Dans cette sordide affaire, si les premiers responsables sont bien à rechercher du côté de ceux qui ont publié cette vidéo, on ne peut nier la responsabilité de chaque personne l’ayant diffusée, ni celle des réseaux sociaux, utilisés comme outil de propagation efficace, tant leur viralité peut être violente et dévastatrice.

Car lorsqu’il s’agit de nuire, peu importe qu’une information soit vraie ou fausse, que sa publication soit légale ou non : le mal est fait par sa viralité. Et notre droit actuel n’est pas suffisamment dissuasif."

Quels remèdes ?

"C’est pour remédier à cela que j’ai déposé une proposition de loi contre la haine sur Internet, largement votée par l’Assemblée Nationale, à 434 voix, en juillet 2019, avant d’être vidée de sa substance par le Sénat en décembre.

Aussi, je me félicite qu’à l’aune de l’Affaire Griveaux, le Président du Sénat Gérard Larcher, ait pris pleine conscience des enjeux auxquels nous devons faire face, appelant dans un tweet à « réguler les torrents de boue qui se déversent sur les réseaux sociaux » et rappelant que la liberté d’expression a des limites. Ce mercredi, le Sénat aura l’occasion de consacrer dans la loi des actes répondant à l’indignation exprimée.

L’injure haineuse, qu’elle soit raciste, antisémite, sexiste ou encore homophobe est un délit. C’est pourquoi nous imposerons aux plateformes de supprimer ces contenus dans un délai maximum de 24h. Il n’y a pas de liberté d’expression quand on porte atteinte à la dignité humaine. Il est grand temps que nous affirmions clairement que ce qui n’est pas toléré dans l’espace public ne doit pas l’être sur les réseaux sociaux.
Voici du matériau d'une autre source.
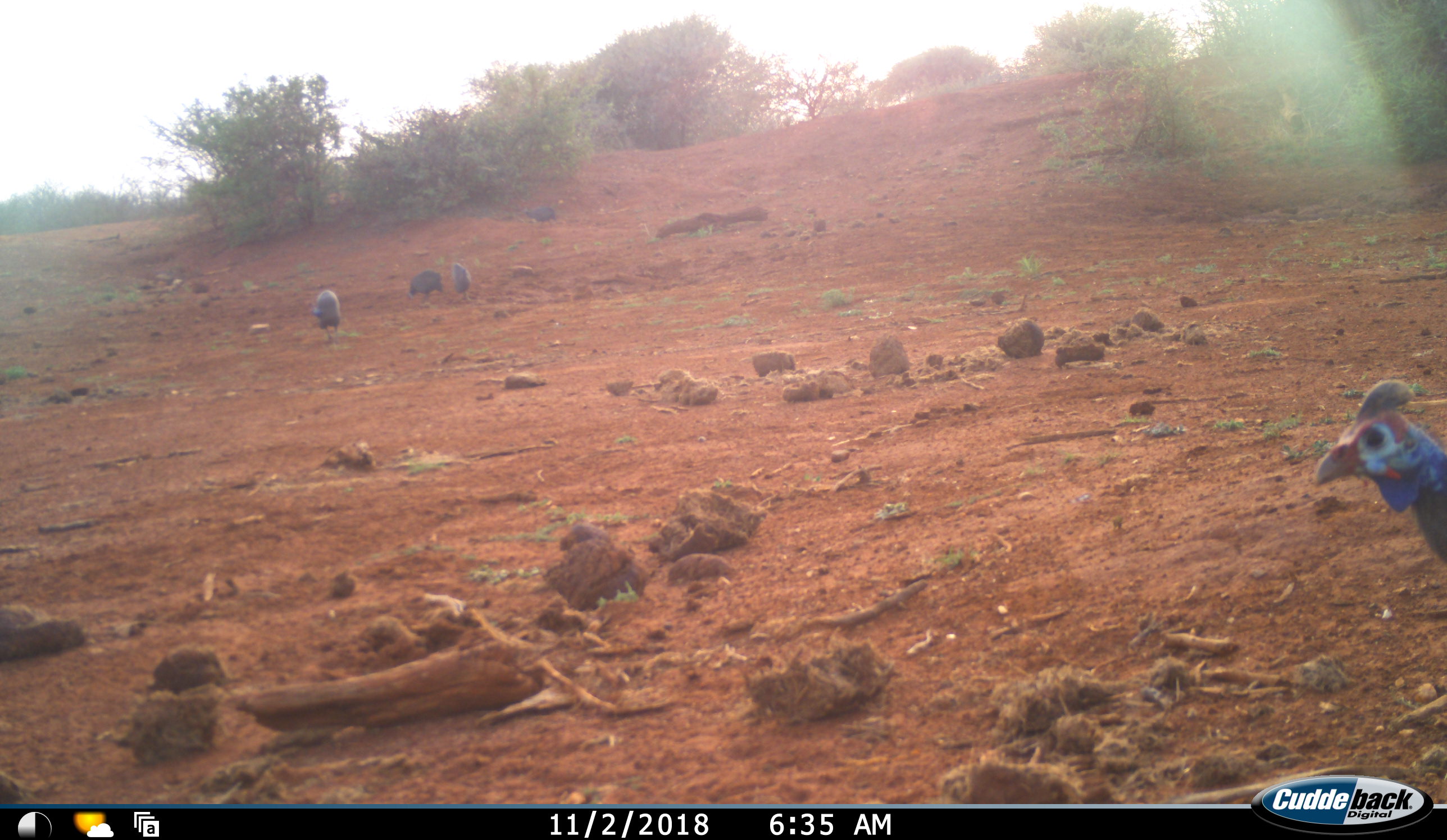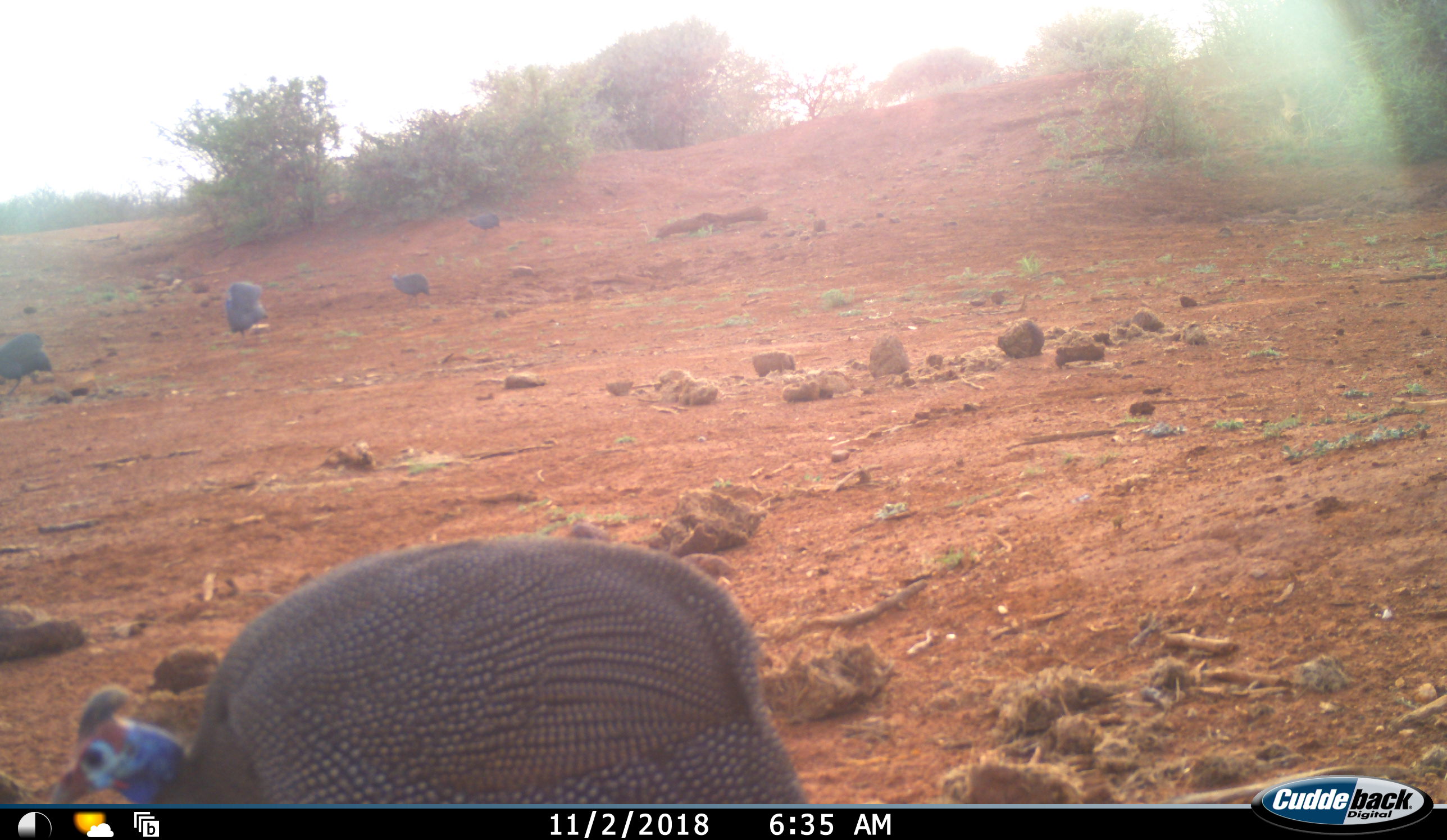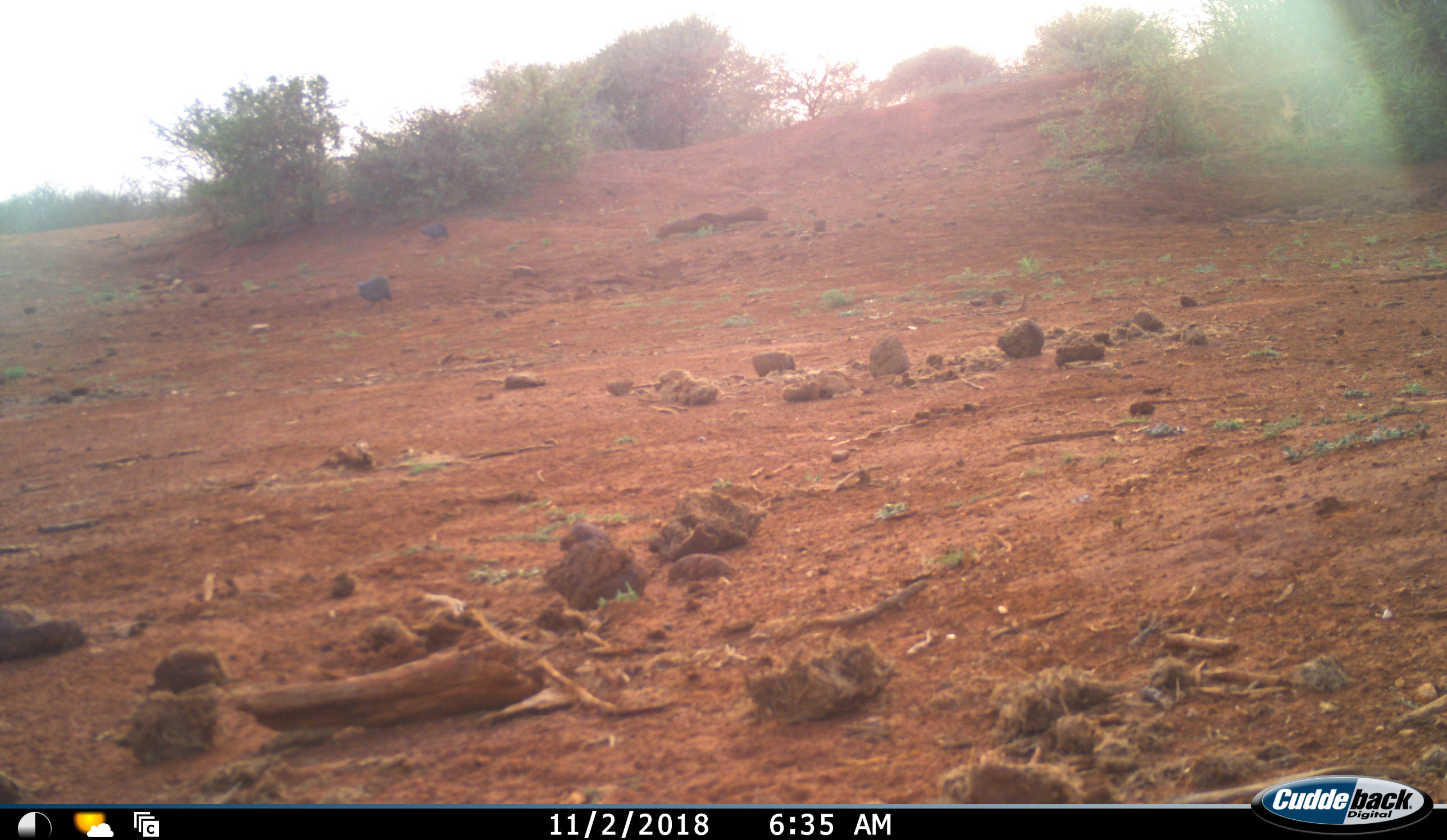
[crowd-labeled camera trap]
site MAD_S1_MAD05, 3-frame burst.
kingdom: Animalia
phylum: Chordata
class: Aves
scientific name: Aves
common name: bird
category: birdother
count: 5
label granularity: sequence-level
Pour rendre effective cette obligation, les plateformes seront responsabilisées et pourront payer une amende jusqu’à 1,25 millions d’euros si elles ne respectent pas cette obligation. Il ne s’agit pas ici de leur confier les clefs d’une censure qu’elles exercent déjà à leur bon vouloir, mais au contraire de contrôler les systèmes de modération en leur indiquant ce qu’elles doivent retirer, quand et comment.
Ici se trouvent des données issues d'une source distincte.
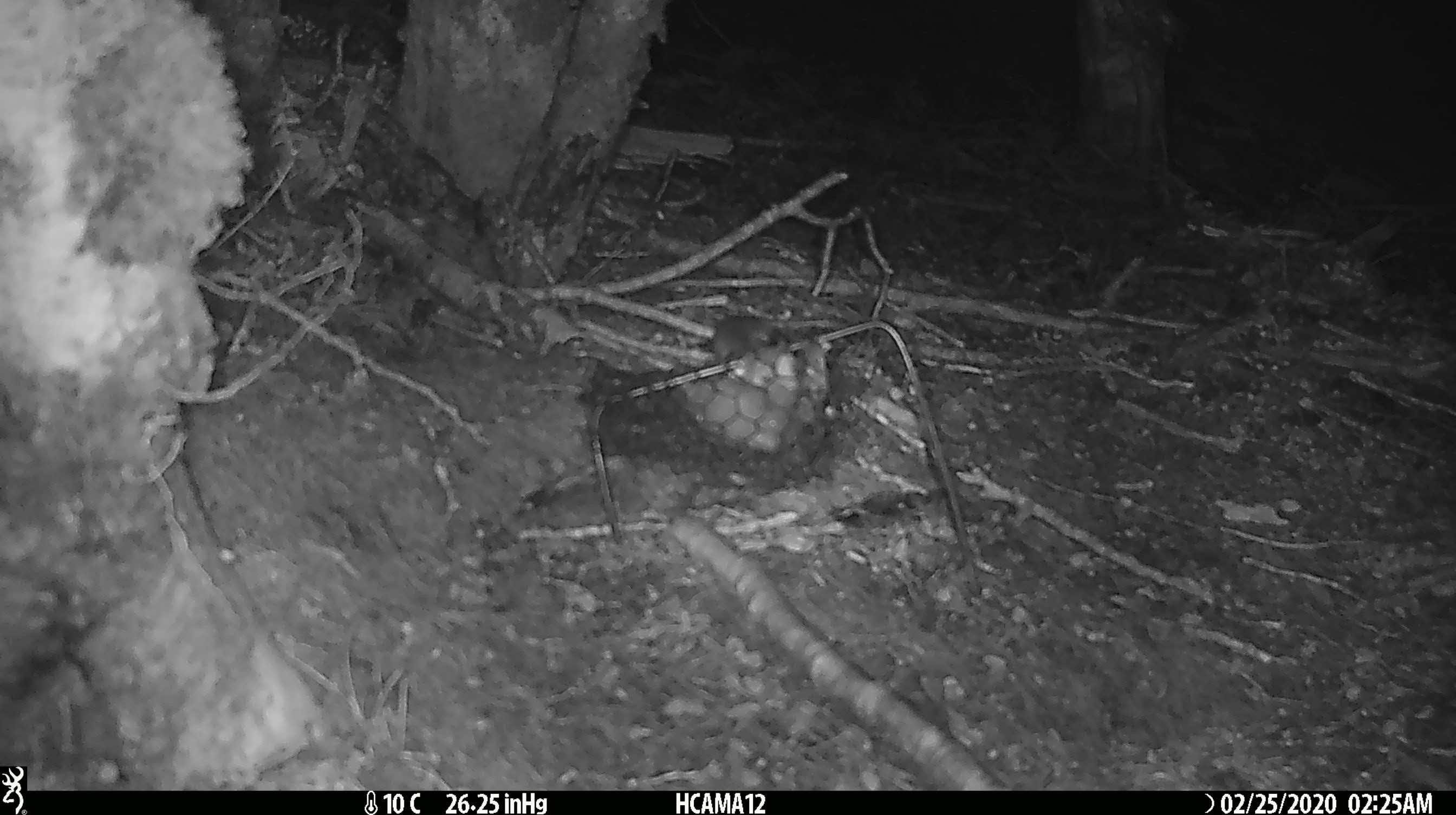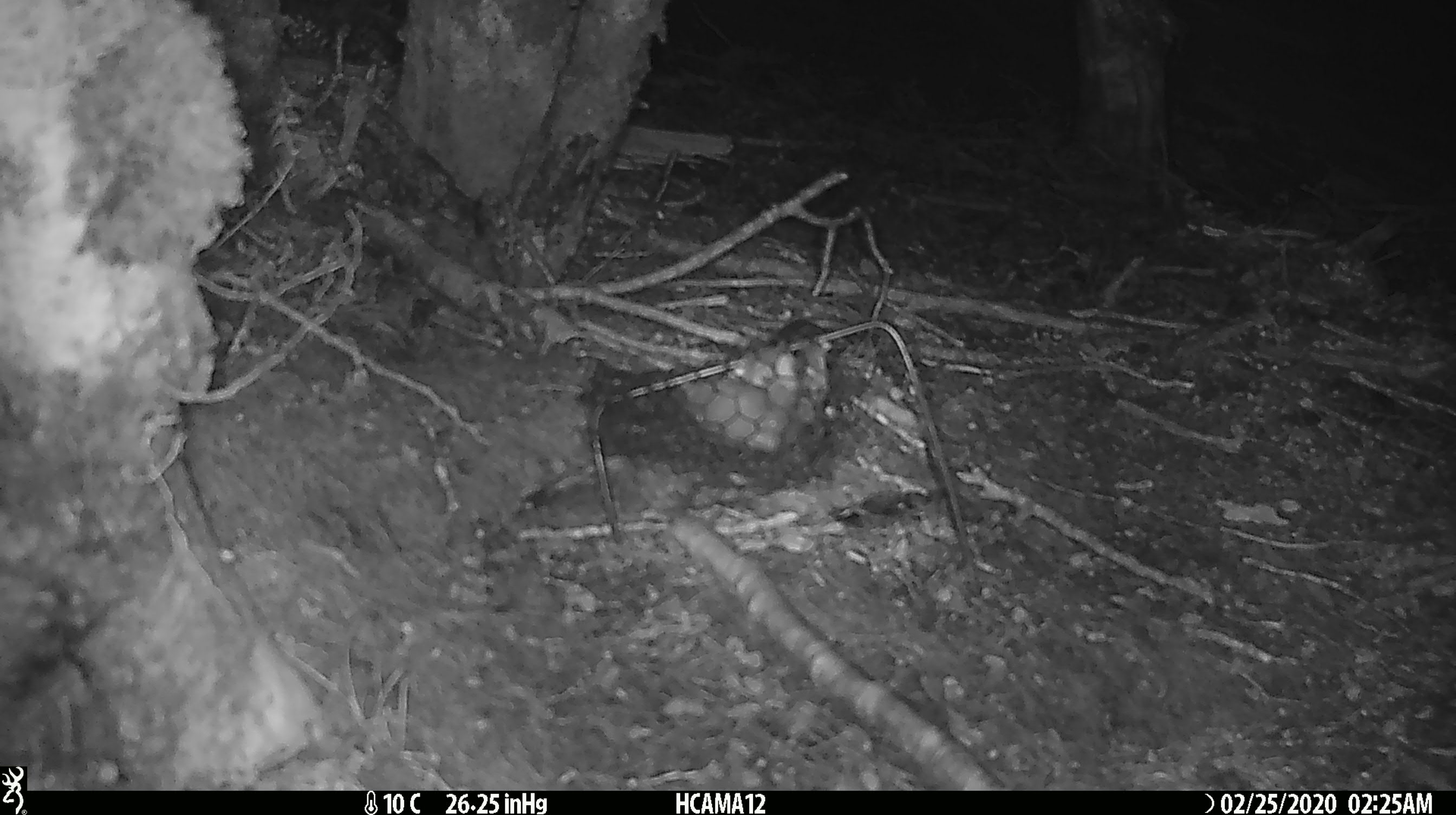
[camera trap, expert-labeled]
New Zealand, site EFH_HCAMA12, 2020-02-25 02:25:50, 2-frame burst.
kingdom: Animalia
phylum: Chordata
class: Mammalia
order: Rodentia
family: Muridae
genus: Mus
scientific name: Mus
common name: mouse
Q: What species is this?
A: Mouse (Mus).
Nous demanderons aussi aux plateformes de mettre en œuvre les moyens adéquats pour lutter contre ces messages de haine : modération humaine, transparence, coopération judiciaire, lutte contre la viralité des contenus illicites etc. Il nous faudra aussi restituer la “peur du gendarme” en créant un parquet numérique et en ayant des interlocuteurs maîtrisant le numérique, du dépôt de plainte jusqu’au jugement.
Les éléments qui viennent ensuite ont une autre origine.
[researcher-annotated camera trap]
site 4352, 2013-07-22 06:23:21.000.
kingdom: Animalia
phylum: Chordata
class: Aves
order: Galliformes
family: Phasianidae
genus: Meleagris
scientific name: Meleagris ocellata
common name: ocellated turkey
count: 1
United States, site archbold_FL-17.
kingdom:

Adapter notre droit au fonctionnement du numérique est un enjeu majeur pour la défense de notre démocratie et de notre souveraineté face aux règles édictées par les géants du numérique. Chaque jour, nombre de nos concitoyens sont victimes de la haine sur Internet. Notre silence face à cette situation qui détruit des vies est vécu comme une double peine tant ils attendent une action forte des pouvoirs publics.

Le 26 février, il sera donné une nouvelle occasion aux sénateurs de répondre présents dans cette lutte contre la haine sur internet, au-delà de l’indignation consensuelle et des bons sentiments, en votant des dispositifs exigeants pour enrayer ce fléau."